The scatter plot is a great way to visualize the correlation of two or more measures at the same time. The third measure is an efficient way of differentiating between values and simplifying the identification of, for example, large countries, large customers, large quantities, and so on.
The scatter plot may be difficult to understand for an inexperienced user, because it has measure value on both axes, and the third, optional, measure adds complexity to the interpretation. Make sure a novice can interpret the scatter plot correctly. Using descriptive labels is a good way to make the visualization easier to interpret.
Values may be placed on top of each other and are then not visible until you zoom in.
Creating a scatter plot
You can create a scatter plot on the sheet you are editing.
In a scatter plot you need one dimension and at least two measures. You can have maximum one dimension and three measures, where the third measure is visualized as bubble size.
Do the following:
- In a sheet, click to add a new visualization.

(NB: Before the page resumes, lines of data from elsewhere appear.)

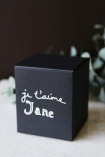 detail image of box of Bella Freud Je T'aime Jane Candle on marble counter with eucalyptus in background and dark wall background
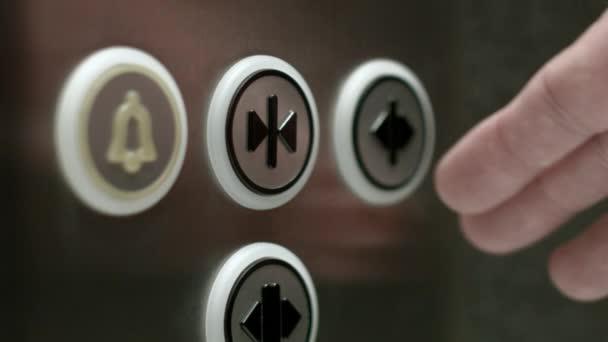 Muž tlačí na tlačítko otevírání dveří výtahu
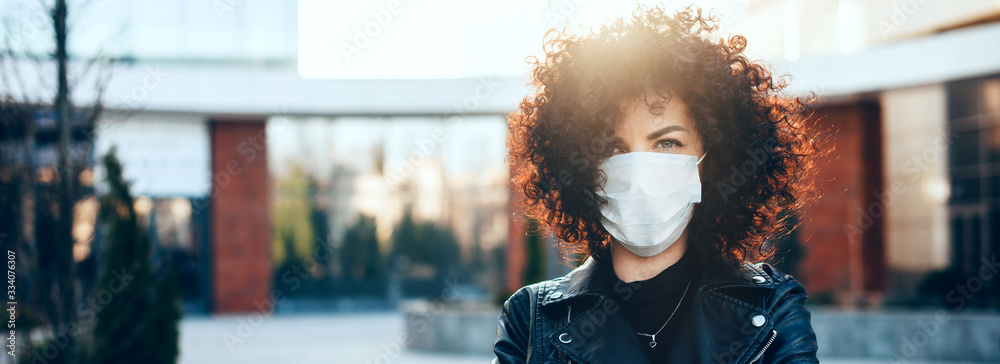 Fototapeta Protected caucasian woman with curly hair is posing in a sunny day while looking at camera and wearing a special white mask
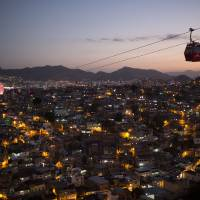 Photo - In this May 10, 2013 photo, homes are lit at night as cable-cars move commuters over the Complexo do Alemao complex of shantytowns in Rio de Janeiro, Brazil.  The cable-car system linking six of its hilltops over a 3.5-kilometer (2.3-mile) route has become a popular tourist attraction. (AP Photo/Felipe Dana)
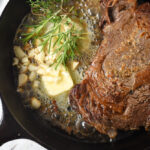butter in pan with steak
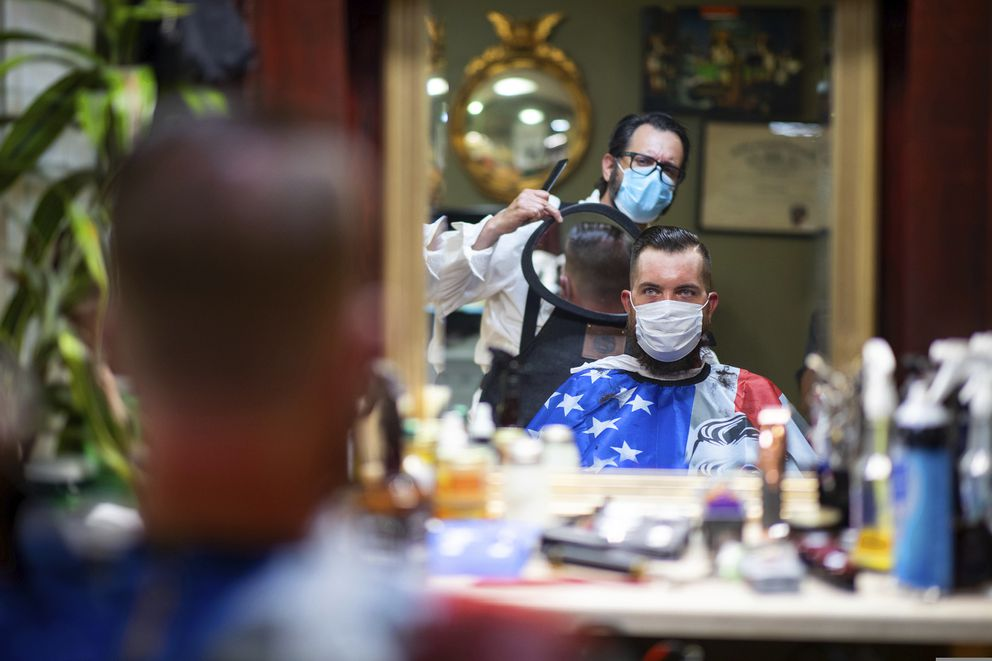 FILE - In this Friday, June 26, 2020 file photo, Barber Mike McAndrew holds a mirror as customer Rob Verrastro looks at his new haircut at Three Saints Barbershop and Shave Parlor in Jessup, Pa. (Christopher Dolan/The Times-Tribune via AP, File)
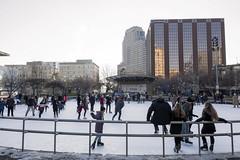 Rosa Parks Circle Ice Skating (DJ Wolfman) Tags: ice iceskating grandrapids grandrapidsmi westmichigan winter christmas white city urban people buildings cityscapes olympus olympusomd em1markii 12mmf14panasonic micro43 sunday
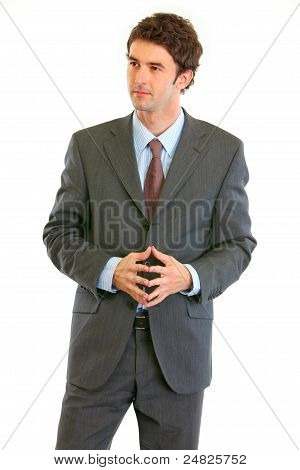 Thoughtful Modern Businessman Looking In Corner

- Under Visualization, select Scatter plot.
Click Add and select a field or master dimension for the bubble dimension.
Click Add and select a field or master measure for the x-axis.
Click Add and select a field or master measure for the y-axis
Optionally, if you want bubble size to be set according to a third measure, click Add and select a field or master measure.
When you have created the scatter plot, you may want to adjust its appearance and other settings in the properties panel.
Large data sets in scatter plots
You can set the maximum number of visible bubbles in a scatter plot if you are using advanced edit mode. Go to Presentation > Max visible bubbles. The default is 2500. The maximum is 50 000. If you set a number less than 1000, the scatter plot will behave as if the maximum is 1000 visible bubbles.
If the number of displayed data points is less than Max visible bubbles, the data will be shown as individual bubbles. If there are more data points than the number set in Max visible bubbles, you will see an overview of your dataset as a table with colored boxes. This switch between compressed view and bubble view is done automatically. If there are more than 5000 visible bubbles, then bubble labels and out of bound bubbles will not be shown.
Zooming and panning
In a scatter plot, you can zoom and pan around in your data. The interaction differs depending on what device you are using. If you are zooming in you can see where in the data set you are located by looking at the mini chart in the bottom right corner. If you zoom in on large data sets you will be able to see the data shown as boxes with values inside. The values represent the number of points in each box.
You cannot make selections when the scatter plot is rendering during a pan or zoom.
Zooming and panning is not possible when you have made a selection in the compressed data view.
You can change the compression resolution in the visual exploration menu or in the properties panel.
Compressed scatter plots are always auto-colored by the primary data color. That means that any custom color definition made will not affect compressed data.The density of the data points is reflected by color. More dense data will be displayed in a darker color.
However, if you zoom or make selections so that the number of displayed data points is reduced to less than Max visible bubbles, the data will be colored as defined.